Work request →
Change "Opel Mokka" to "Opel Crossland" throughout the material below and write out all of its lines again with no other changes. Leave the pictures out.

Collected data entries
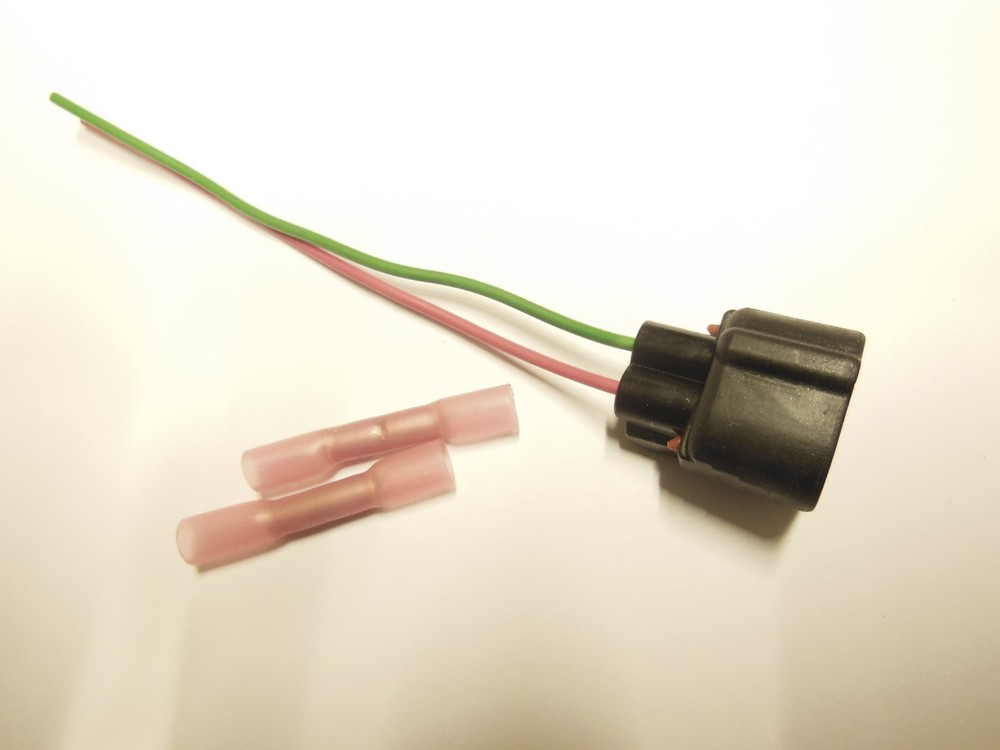 2001-2017 SEQUOIA TRANSMISSION REVOLUTION SPEED SENSOR WIRING PLUG PIGTAIL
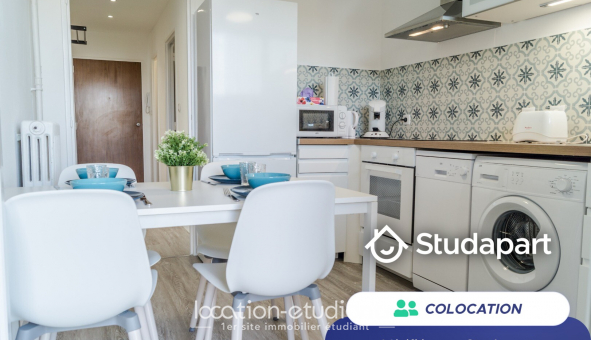Colocation �tudiante T4 &agrave; Longeville l�s Metz (57050)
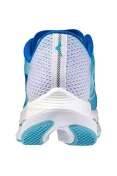 TÊNIS DE CORRIDA MIZUNO WAVE REBELLION FLASH 2 MASCULINO - Azul/branco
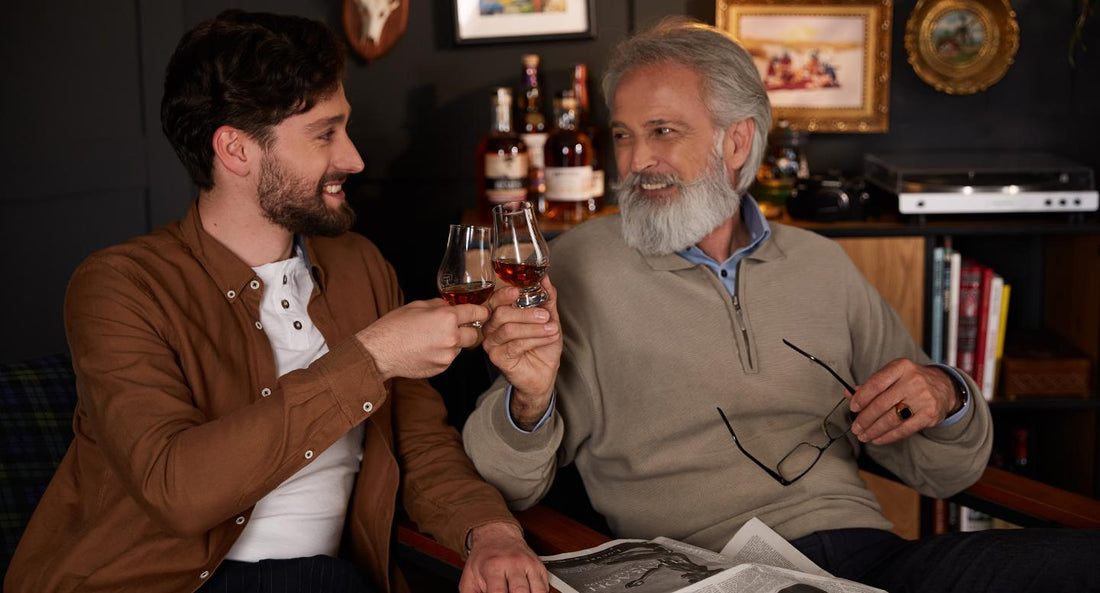 7 Great Father’s Day Bourbon Gifts to Surprise Your Dad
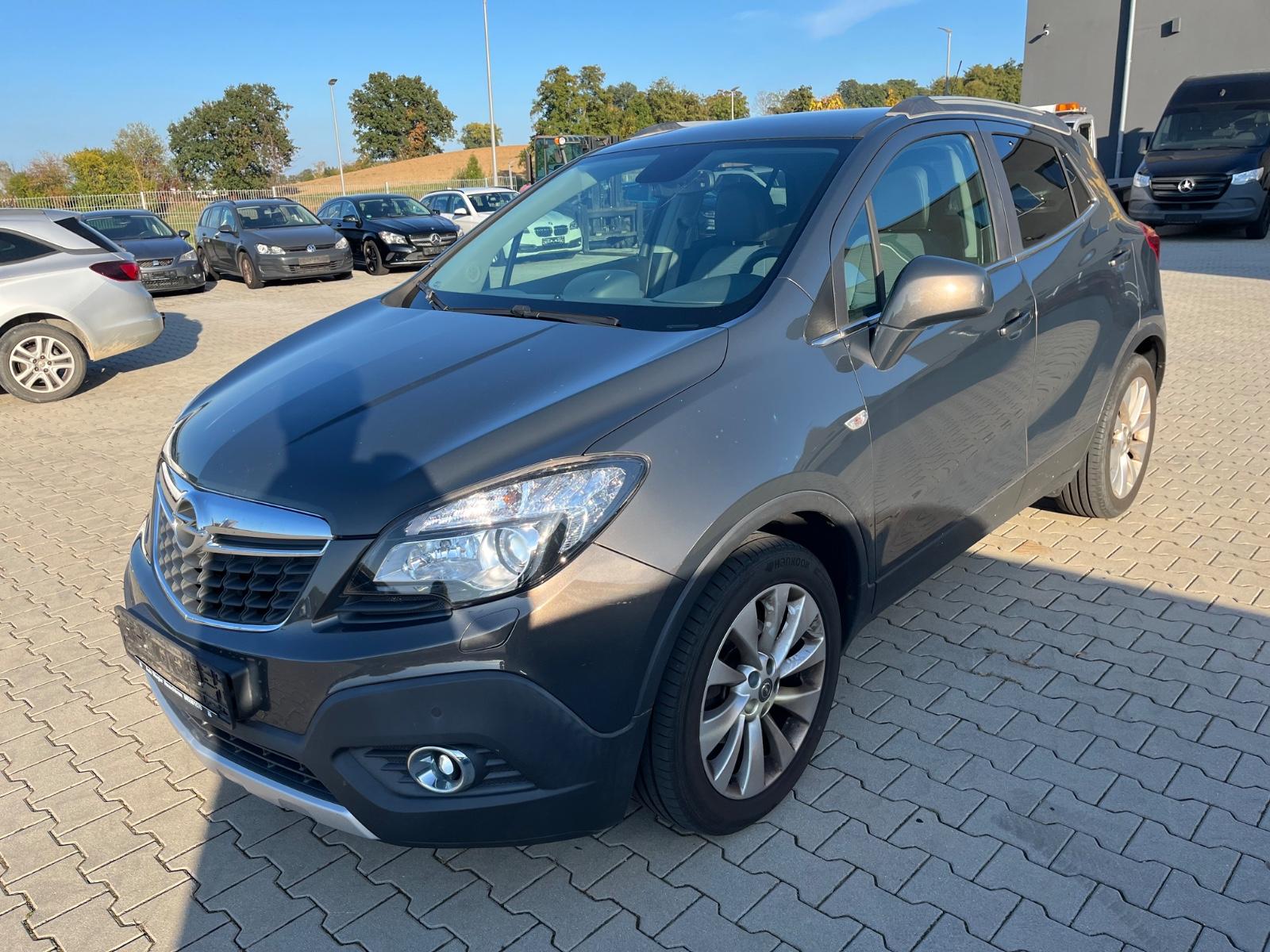 Opel Mokka Innovation eco Flex 4x4 EURO6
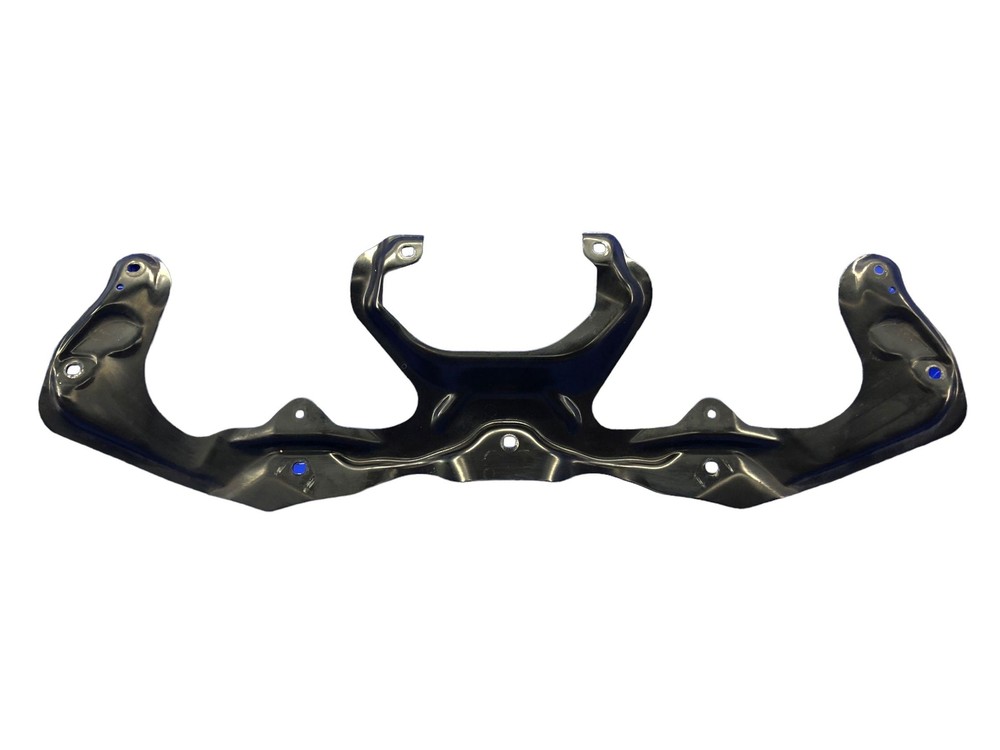 2017-2022 PORSCHE PANAMERA FRONT RADIATOR SUPPORT FRAME MOUNT SUPPORT BRACKET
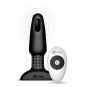 B-vibe Rimming Remote Control Plug 2 Black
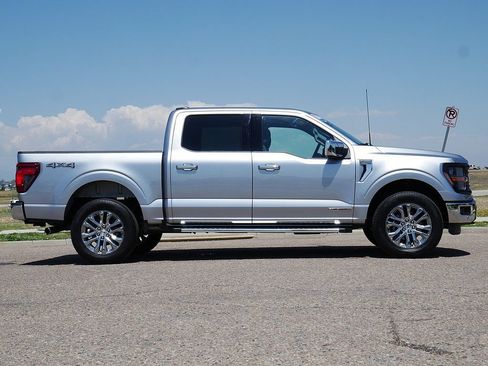 Used 2024 Ford F150 XLT w/ Equipment Group 302A MID AWD/4WD image 7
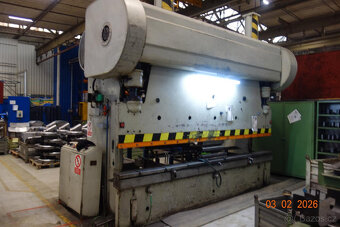 Lisy - ohraňovací LOD 200 - 3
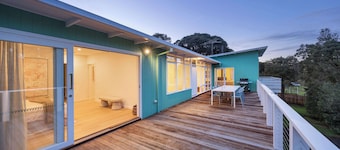 The Art House Designed by Kirsten Jackson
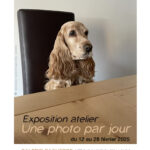 affiche expo Une photo jour 25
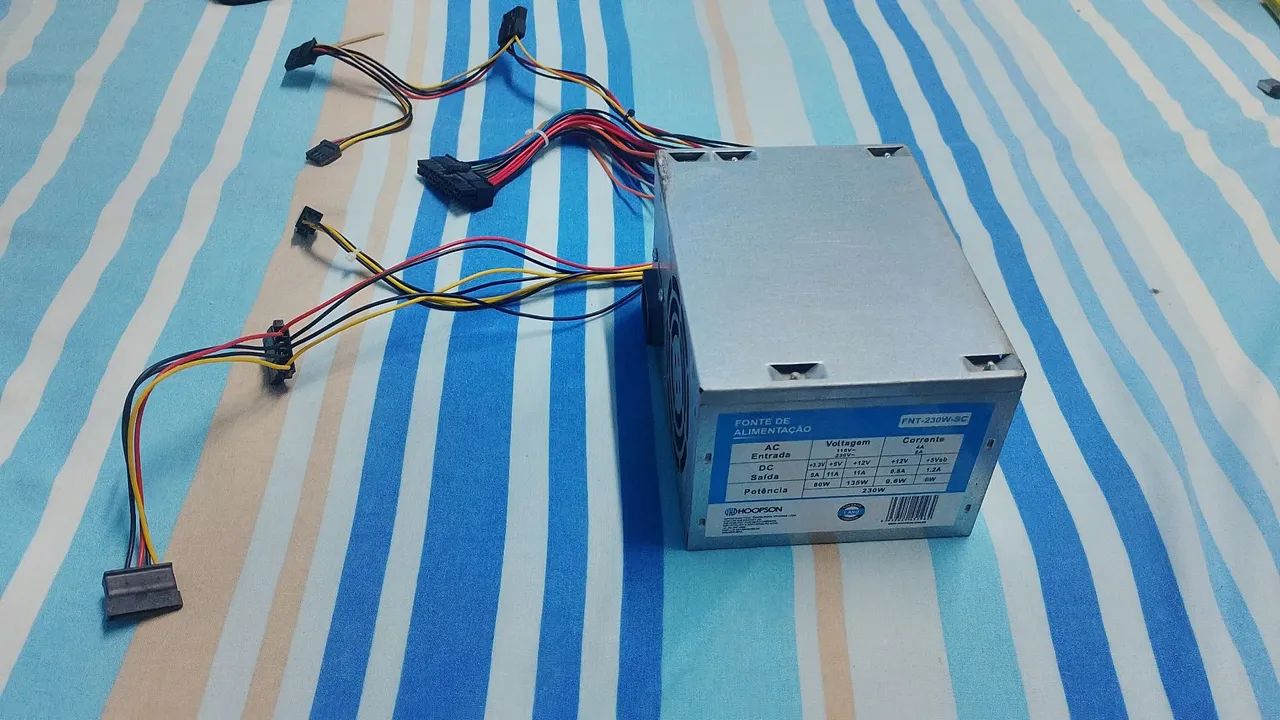 Fonte de Alimentação FNT-230W-SC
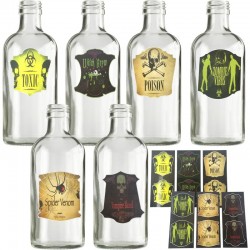 Autocollants halloween pour...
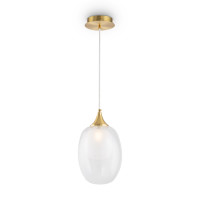 Подвесной светильник Aura Maytoni MOD016PL-01BS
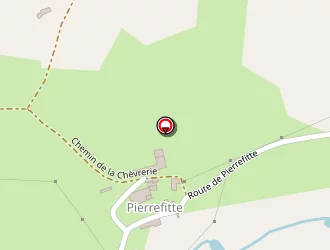 Carte de Carrières Richard à Ambierle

Task output →
 2001-2017 SEQUOIA TRANSMISSION REVOLUTION SPEED SENSOR WIRING PLUG PIGTAIL
Colocation �tudiante T4 &agrave; Longeville l�s Metz (57050)
 TÊNIS DE CORRIDA MIZUNO WAVE REBELLION FLASH 2 MASCULINO - Azul/branco
 7 Great Father’s Day Bourbon Gifts to Surprise Your Dad
 Opel Crossland Innovation eco Flex 4x4 EURO6
 2017-2022 PORSCHE PANAMERA FRONT RADIATOR SUPPORT FRAME MOUNT SUPPORT BRACKET
 B-vibe Rimming Remote Control Plug 2 Black
 Used 2024 Ford F150 XLT w/ Equipment Group 302A MID AWD/4WD image 7
 Lisy - ohraňovací LOD 200 - 3
 The Art House Designed by Kirsten Jackson
 affiche expo Une photo jour 25
 Fonte de Alimentação FNT-230W-SC
 Autocollants halloween pour...
 Подвесной светильник Aura Maytoni MOD016PL-01BS
 Carte de Carrières Richard à Ambierle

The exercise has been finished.